Extro-Buddhism

Ian Goddard (Ian@Goddard.net)
Fri, 02 Oct 1998 23:43:59 -0400

At 10:43 PM 10/2/98 EDT, you wrote:

>Ha ! very nice,
>Pirsigs ideas on Quality have been useful in Extropian epistemology.
[mine at
>least] Even if in the final analysis you counter Pirsig's arguments, you need
>to consider his critique. It strikes to the heart of strong AI, the
question,
>can the Quality of human consiousness can be completly contained by
>mechanical computations? Or can the quantative calculation simulate the
>brain, or is the Quality of consciousness, beyond material, not capable of
>computation. As for the Zen, I think Buddhism is the most Extropian
>religion. I know that not many Extropians adhere to conventional religions,
>but Buddhism's idea that one can transcend the human suffering, and reach
>enlightenment by mental effort and self development is Extropian. The
>Bohdisattva ideal is an excellent example of a trans/post human. Affirmation
>methods are a tool in personality development, like the Tibetan practice of
>repeating a mantra 100,000 times.

IAN: Good points! Buddhism also shares a very deep connection to Extropian-AI philosophy, which is the claim that the mind isn't inhabited by a spirit, that the self-nature of mind, of the ego, is void. "Self" is an illusion produced by neuroanatomy, and as such, a highly sophisticated computer could do the same.

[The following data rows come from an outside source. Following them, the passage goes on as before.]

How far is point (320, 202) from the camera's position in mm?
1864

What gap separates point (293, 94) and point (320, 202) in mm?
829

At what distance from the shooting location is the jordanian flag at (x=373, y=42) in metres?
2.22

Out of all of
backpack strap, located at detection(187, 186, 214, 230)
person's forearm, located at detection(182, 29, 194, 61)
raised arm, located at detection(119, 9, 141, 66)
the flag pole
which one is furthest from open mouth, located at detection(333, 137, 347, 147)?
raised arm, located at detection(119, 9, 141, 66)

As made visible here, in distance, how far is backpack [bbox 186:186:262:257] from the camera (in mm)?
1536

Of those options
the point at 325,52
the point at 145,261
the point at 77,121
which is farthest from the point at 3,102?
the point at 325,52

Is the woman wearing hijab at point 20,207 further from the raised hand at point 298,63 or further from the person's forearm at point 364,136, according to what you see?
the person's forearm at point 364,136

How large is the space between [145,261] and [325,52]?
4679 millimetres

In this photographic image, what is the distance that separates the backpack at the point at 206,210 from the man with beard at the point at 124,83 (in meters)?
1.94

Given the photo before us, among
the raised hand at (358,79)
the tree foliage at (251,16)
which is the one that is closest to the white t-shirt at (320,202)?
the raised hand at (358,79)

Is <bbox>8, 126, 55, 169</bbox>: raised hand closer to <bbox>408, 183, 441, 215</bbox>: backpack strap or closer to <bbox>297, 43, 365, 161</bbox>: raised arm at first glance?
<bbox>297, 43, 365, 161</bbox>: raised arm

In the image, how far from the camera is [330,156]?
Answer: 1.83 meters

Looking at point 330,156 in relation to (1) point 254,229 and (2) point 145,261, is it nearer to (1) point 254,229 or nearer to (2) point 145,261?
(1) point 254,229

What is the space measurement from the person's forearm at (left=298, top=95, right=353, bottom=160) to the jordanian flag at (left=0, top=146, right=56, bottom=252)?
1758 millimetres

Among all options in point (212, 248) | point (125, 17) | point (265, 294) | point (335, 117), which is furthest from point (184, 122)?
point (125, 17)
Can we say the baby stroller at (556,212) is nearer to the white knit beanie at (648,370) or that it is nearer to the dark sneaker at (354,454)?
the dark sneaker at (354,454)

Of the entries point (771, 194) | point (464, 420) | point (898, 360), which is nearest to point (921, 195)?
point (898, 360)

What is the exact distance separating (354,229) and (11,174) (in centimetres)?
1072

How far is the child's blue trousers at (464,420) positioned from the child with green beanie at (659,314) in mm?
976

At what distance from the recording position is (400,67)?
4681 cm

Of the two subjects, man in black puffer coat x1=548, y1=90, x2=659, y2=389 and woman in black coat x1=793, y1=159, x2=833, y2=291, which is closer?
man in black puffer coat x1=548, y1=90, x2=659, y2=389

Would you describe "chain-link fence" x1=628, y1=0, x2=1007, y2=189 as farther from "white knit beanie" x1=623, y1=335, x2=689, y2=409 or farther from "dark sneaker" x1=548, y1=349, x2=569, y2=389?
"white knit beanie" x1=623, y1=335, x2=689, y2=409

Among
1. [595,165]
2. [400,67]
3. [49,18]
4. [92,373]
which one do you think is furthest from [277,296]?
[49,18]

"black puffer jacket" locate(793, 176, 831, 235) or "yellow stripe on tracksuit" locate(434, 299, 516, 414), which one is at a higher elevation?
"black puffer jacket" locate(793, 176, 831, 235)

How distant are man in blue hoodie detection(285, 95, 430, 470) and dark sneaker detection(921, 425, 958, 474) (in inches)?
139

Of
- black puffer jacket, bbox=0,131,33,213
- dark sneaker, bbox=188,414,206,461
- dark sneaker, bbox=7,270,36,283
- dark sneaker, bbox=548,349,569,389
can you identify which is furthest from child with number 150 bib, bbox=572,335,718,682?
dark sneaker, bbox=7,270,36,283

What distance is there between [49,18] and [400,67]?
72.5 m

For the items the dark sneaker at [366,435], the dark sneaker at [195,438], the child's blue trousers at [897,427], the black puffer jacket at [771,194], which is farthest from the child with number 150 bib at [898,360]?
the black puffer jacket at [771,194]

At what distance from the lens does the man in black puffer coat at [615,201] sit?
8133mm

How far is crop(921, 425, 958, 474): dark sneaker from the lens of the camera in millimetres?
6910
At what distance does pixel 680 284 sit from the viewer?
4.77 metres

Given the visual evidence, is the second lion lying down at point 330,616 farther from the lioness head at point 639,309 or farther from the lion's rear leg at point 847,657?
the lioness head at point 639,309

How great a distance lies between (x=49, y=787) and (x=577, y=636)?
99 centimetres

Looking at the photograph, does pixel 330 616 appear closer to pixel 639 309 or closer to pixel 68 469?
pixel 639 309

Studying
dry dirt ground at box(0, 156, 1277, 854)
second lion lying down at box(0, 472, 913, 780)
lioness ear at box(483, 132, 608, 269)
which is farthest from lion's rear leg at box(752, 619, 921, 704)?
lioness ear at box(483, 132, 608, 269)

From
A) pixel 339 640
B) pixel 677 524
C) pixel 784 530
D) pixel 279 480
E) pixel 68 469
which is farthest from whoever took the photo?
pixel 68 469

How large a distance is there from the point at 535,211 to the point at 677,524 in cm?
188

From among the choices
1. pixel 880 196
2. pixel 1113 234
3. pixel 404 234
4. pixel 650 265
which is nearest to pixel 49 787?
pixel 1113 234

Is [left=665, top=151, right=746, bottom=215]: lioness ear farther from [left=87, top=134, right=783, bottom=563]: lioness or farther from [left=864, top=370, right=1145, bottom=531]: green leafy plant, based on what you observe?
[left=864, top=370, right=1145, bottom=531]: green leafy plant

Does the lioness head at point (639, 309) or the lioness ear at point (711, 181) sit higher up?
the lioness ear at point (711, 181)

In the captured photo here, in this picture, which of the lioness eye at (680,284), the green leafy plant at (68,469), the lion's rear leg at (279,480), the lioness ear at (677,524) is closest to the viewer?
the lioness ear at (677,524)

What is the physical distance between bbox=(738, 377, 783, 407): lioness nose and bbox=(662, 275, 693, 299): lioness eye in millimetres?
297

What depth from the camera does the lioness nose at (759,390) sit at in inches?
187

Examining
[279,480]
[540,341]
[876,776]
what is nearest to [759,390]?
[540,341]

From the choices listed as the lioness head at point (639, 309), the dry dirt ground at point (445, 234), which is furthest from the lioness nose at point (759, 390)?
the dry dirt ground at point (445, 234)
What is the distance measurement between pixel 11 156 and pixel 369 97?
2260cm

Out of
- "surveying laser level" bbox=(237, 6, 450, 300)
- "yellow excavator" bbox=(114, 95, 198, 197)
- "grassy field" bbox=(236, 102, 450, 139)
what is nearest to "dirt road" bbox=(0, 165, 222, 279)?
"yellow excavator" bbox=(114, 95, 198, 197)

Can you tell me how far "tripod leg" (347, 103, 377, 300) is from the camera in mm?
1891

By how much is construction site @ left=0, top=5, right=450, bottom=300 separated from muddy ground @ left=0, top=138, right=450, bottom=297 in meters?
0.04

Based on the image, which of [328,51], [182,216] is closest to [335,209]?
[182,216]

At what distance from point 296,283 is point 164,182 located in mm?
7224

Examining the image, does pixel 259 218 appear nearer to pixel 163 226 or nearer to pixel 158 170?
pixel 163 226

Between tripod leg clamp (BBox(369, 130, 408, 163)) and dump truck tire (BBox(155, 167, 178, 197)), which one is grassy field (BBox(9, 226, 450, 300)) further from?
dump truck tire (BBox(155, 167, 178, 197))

Of course, there is ground for disagreement between Buddhist and Western thought that centers on the issue of consciousness. The prevailing Buddhist view on the true nature of consciousness is that consciousness is a neutral, free-base that's the basis of everything, and yet its self-nature is void, without locality, without recognition of form, name, or place. A state of oblivion that is just being. But this free base is as available to a computer as it is to a brain, since it is all space-time.

The view would purport that consciousness is the space-time field, which brains localize by illusion.